NASA has scheduled the X-33's first test flight for summer, agency officials announced this week. The plane is scheduled to complete 15 test flights by late 2000, according to Gene Austin, NASA's X-33 project manager.
During the first series of tests, the X-33 will fly high into the upper atmosphere at speeds up to MACH 8. Then, the stubby winged craft will be flown to the edge of space at up to MACH 11. It takes speeds of MACH 25 to achieve orbit. The maximum speed and altitude attempt will be made on the fifth flight, Austin said.
For the time being, the X-33 is in final assembly at the Lockheed Martin Skunk Works plant. Several of its systems, such as reusable liquid oxygen and hydrogen tanks, are being tested at NASA facilities around the country, as is the craft’s Aerospike rocket engines, which are to be test fired at the Stennis Space Center in Mississippi.
The vehicle’s thermal heat shield, which will use a metallic panel system more durable and lighter than the ceramic tiles used on the space shuttles, is also being flight qualified, Austin said. The rocketship’s thruster system has now been qualified for use in the missions.
The plane is scheduled to be finished and ready for rollout at Edwards Air Force Base in California early next year.
After construction and testing of the X-33 is complete, Lockheed company officials will decide whether to commit the company to building VentureStar, a full-sized spacecraft version of the X-33 that would serve as the basis for the first private spaceline.
Lockheed, which is building the X-33 under a 1996 NASA contract, must make the decision by the end of next year, based on technical data from the X-33 flight trials. Lockheed retains rights to the data under the terms of its deal with NASA.
Such a rocketship, the first ever-single stage to orbit launch vehicle, could replace the space shuttles early in the next decade and also eventually replace many of today’s throw-away rockets if it delivers on the promise of low cost operations and high flexibility.
But the daunting risk of a single stage craft, never before built, has cooled financial support for the plan outside of the industry. Wall Street investors have balked at funding the VentureStar, Lockheed officials were forced to admit to Congress earlier this year.

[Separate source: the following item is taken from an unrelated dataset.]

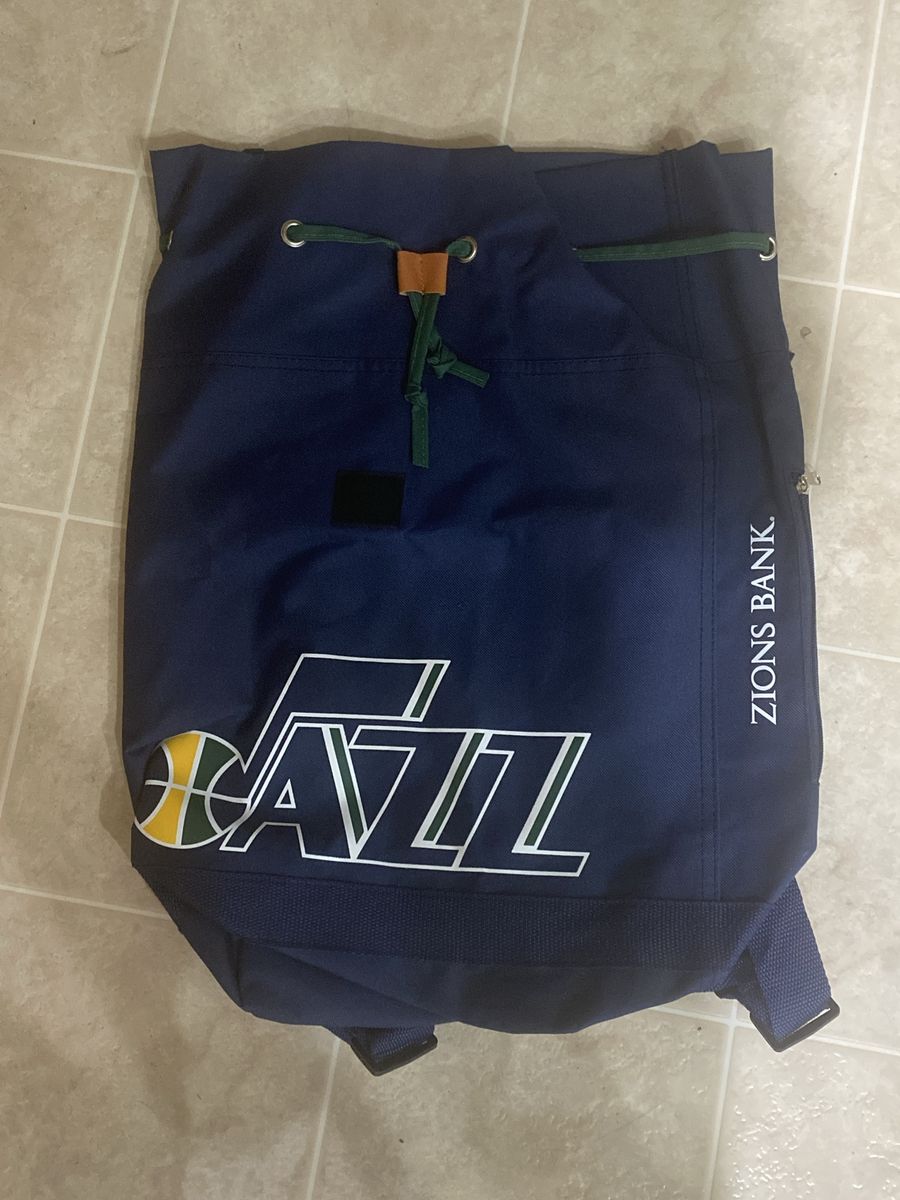 Utah Jazz backpack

Jerry Rising, vice-president for the X-33/VentureStar project at Lockheed’s Skunk Works facility in Palmdale, California, has said he and others will not put the entire Lockheed Martin corporation at risk to build and operate VentureStar, no matter how promising the results of the X plane tests. Thus it may require additional government financing to develop the system beyond the end of the X-33’s year 2000 missions.
Nevertheless, dozens of states are already vying to host the VentureStar fleet if the project goes into development. And when the X-33 tests are over, the Air Force has expressed interest in possibly using the craft for military spaceplane development work.
Austin said Tuesday the missions will begin next summer with a brief 31 minute test launch lifting off from an entirely new launch pad at Edwards to a runway landing at Michael Army Airfield in Utah.
Should Lockheed proceed with construction of the VentureStar, it would be capable of lifting 56,000 pounds to low Earth orbit and 18,000 pound payloads to geostationary altitudes. By contrast, the space shuttle can lift approximately 56,000 pounds into low orbit, as can the Air Force Titan IV. The European Ariane 5 is in the same general payload lifting class, as is the Russian Proton booster.